#### Work task
Everything in the records below from the line containing "Cadorabo Hülle für" through the line containing "Brookville, OH: Fifteen" is to be reproduced exactly, those two lines included; no picture is to be copied.

#### Source material
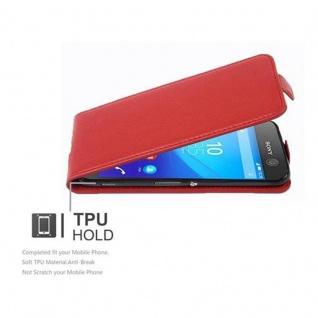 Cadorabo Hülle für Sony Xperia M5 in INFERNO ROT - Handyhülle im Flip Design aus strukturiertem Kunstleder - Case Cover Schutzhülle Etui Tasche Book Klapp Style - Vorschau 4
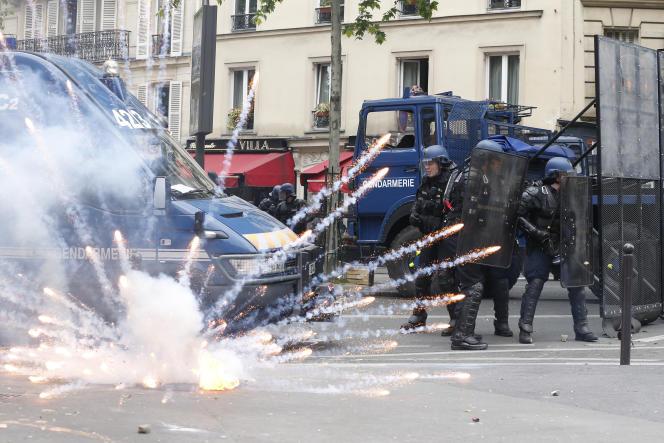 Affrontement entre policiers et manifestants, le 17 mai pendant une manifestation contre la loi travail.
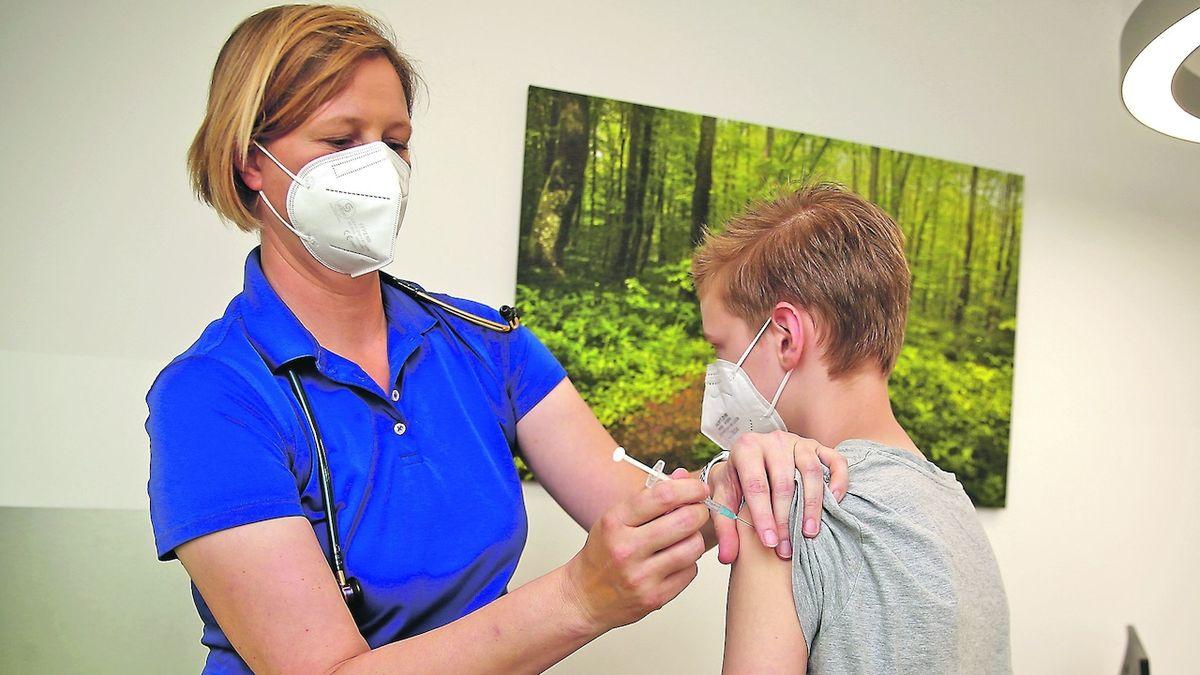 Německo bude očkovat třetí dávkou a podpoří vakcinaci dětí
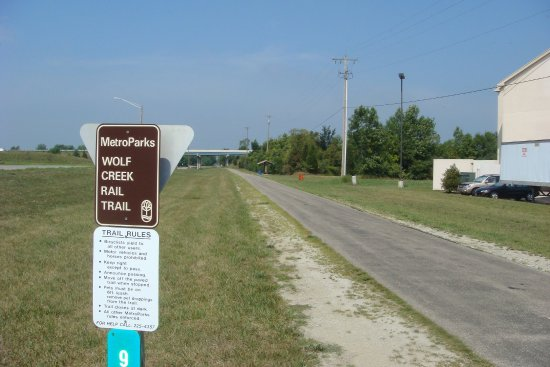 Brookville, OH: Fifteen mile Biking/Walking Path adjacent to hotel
==
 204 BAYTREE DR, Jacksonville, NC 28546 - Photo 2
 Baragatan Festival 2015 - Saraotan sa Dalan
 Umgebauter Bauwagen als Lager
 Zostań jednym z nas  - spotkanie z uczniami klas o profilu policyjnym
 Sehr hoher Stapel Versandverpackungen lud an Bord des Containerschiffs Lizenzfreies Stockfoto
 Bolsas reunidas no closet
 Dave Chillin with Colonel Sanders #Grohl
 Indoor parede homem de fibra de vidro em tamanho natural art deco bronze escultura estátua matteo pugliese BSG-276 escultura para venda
...
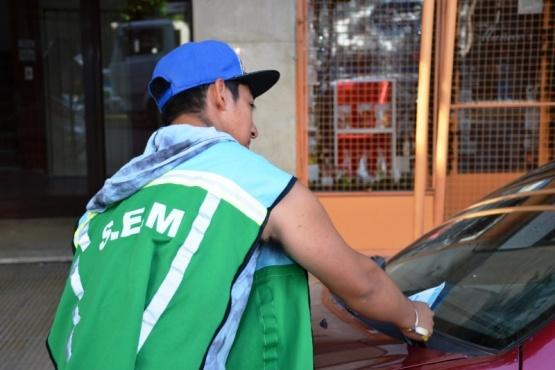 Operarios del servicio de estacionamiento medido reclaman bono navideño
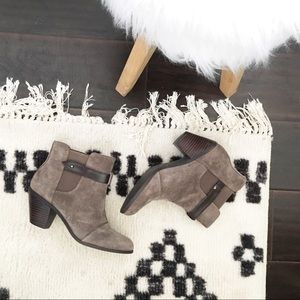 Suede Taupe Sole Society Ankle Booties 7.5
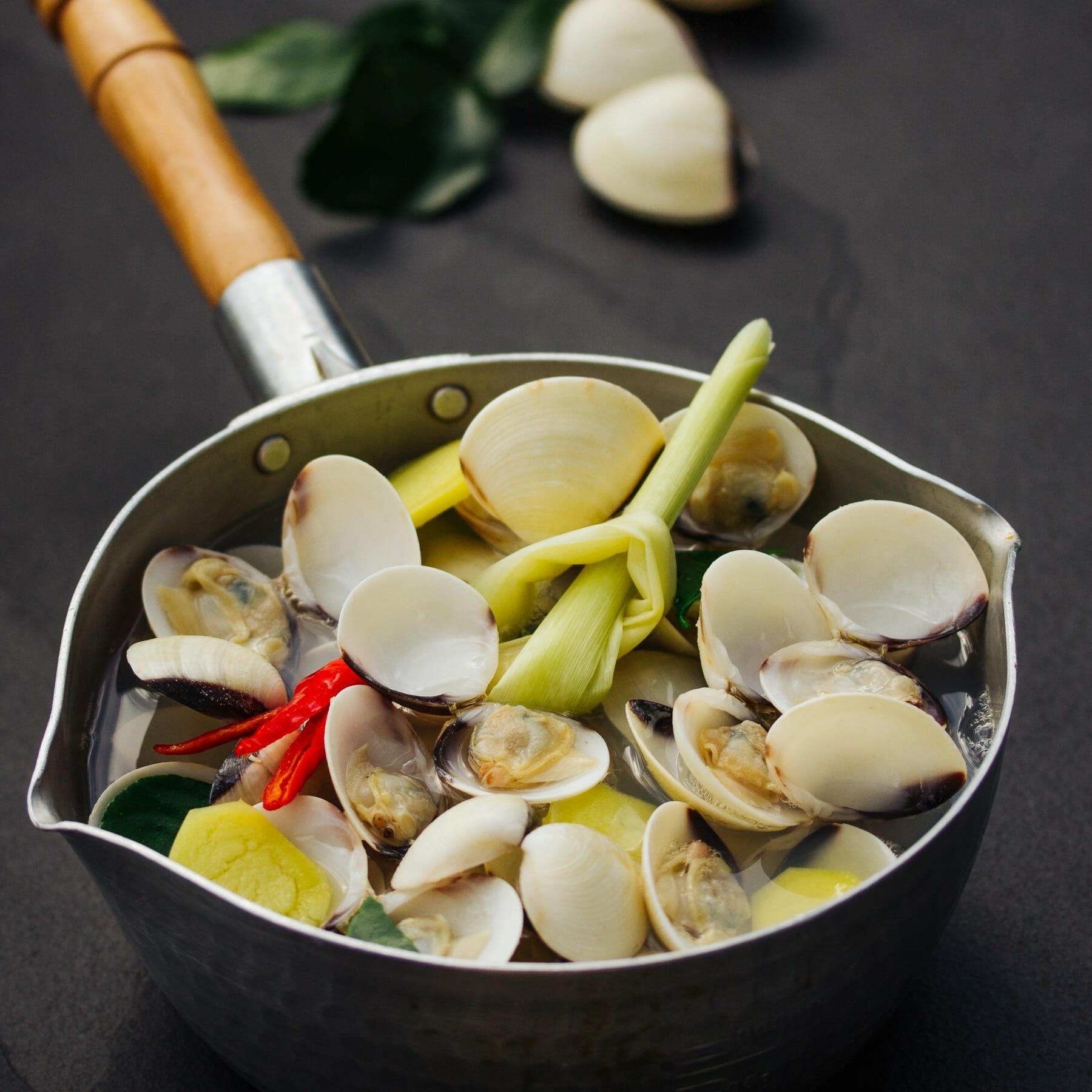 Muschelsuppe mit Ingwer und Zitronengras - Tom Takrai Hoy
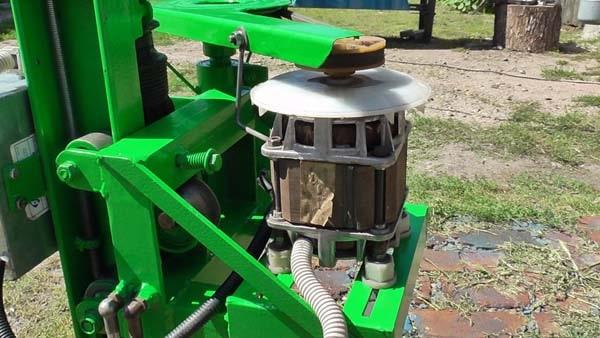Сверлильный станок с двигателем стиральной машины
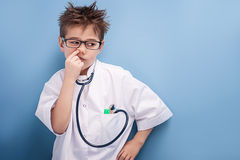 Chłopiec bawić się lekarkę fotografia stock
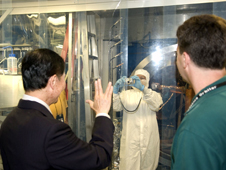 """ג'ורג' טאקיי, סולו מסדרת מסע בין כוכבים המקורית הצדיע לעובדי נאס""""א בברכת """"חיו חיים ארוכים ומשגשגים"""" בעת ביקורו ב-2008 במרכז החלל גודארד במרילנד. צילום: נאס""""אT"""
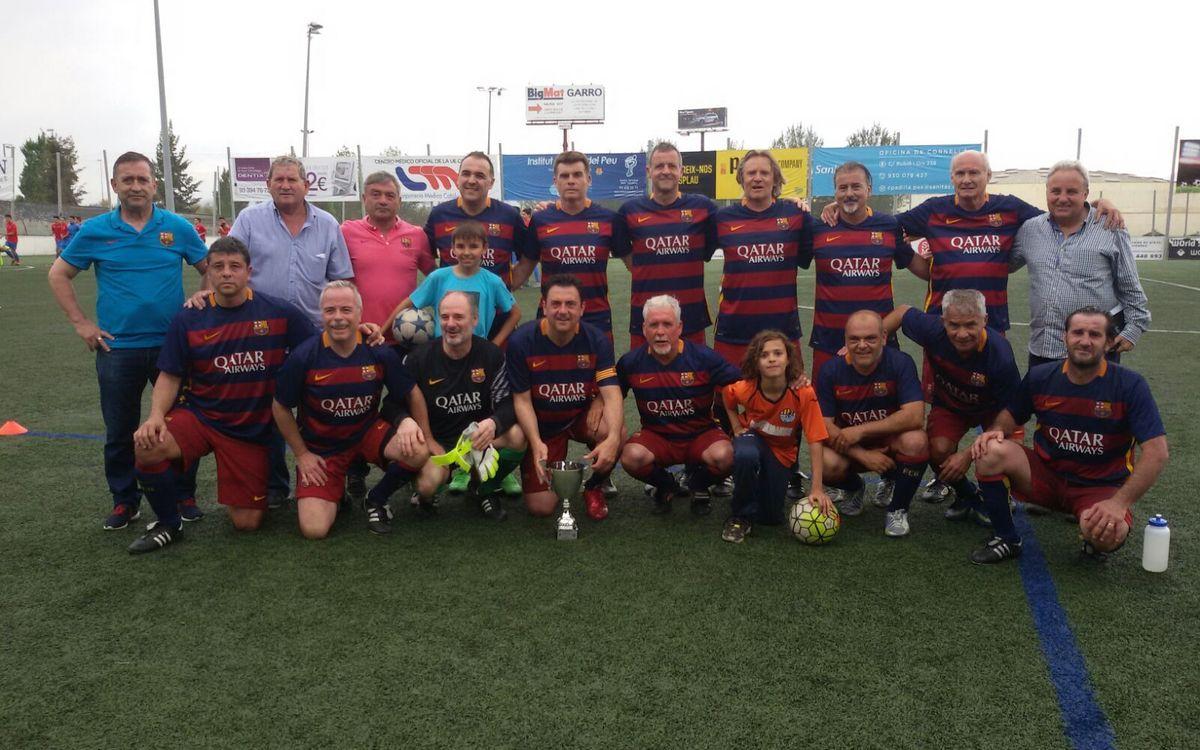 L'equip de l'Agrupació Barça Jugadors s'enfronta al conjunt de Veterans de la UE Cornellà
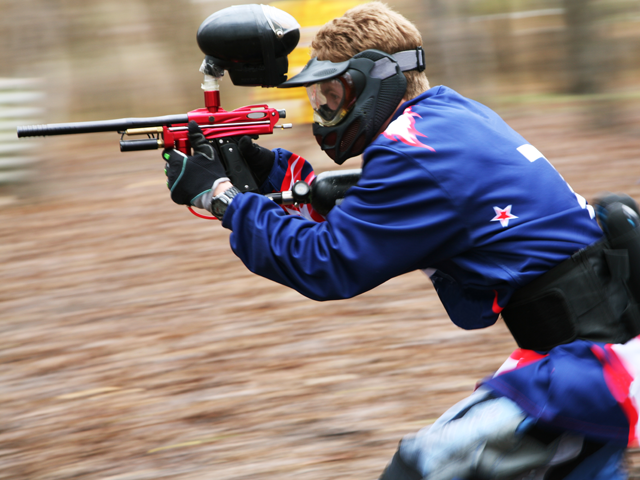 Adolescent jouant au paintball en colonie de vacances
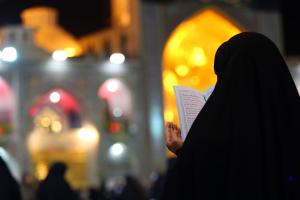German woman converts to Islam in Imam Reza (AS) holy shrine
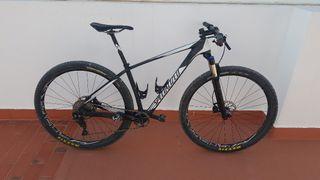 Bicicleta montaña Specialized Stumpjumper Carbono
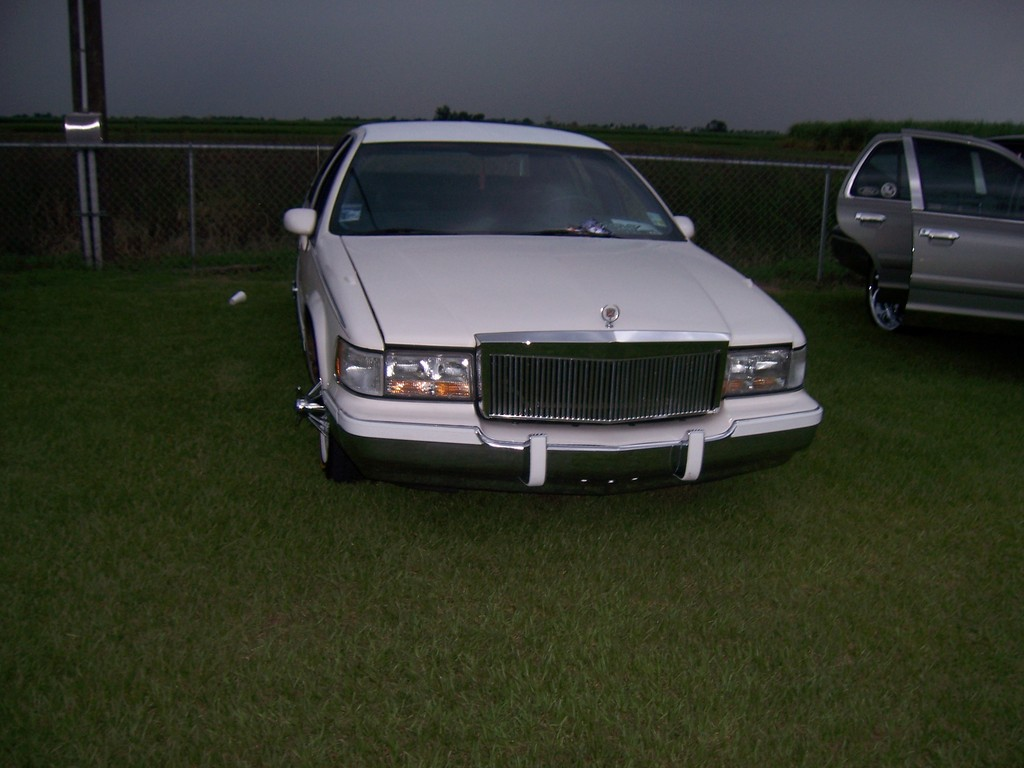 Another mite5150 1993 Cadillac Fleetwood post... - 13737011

#### Response below
 Cadorabo Hülle für Sony Xperia M5 in INFERNO ROT - Handyhülle im Flip Design aus strukturiertem Kunstleder - Case Cover Schutzhülle Etui Tasche Book Klapp Style - Vorschau 4
 Affrontement entre policiers et manifestants, le 17 mai pendant une manifestation contre la loi travail.
 Německo bude očkovat třetí dávkou a podpoří vakcinaci dětí
 Brookville, OH: Fifteen mile Biking/Walking Path adjacent to hotel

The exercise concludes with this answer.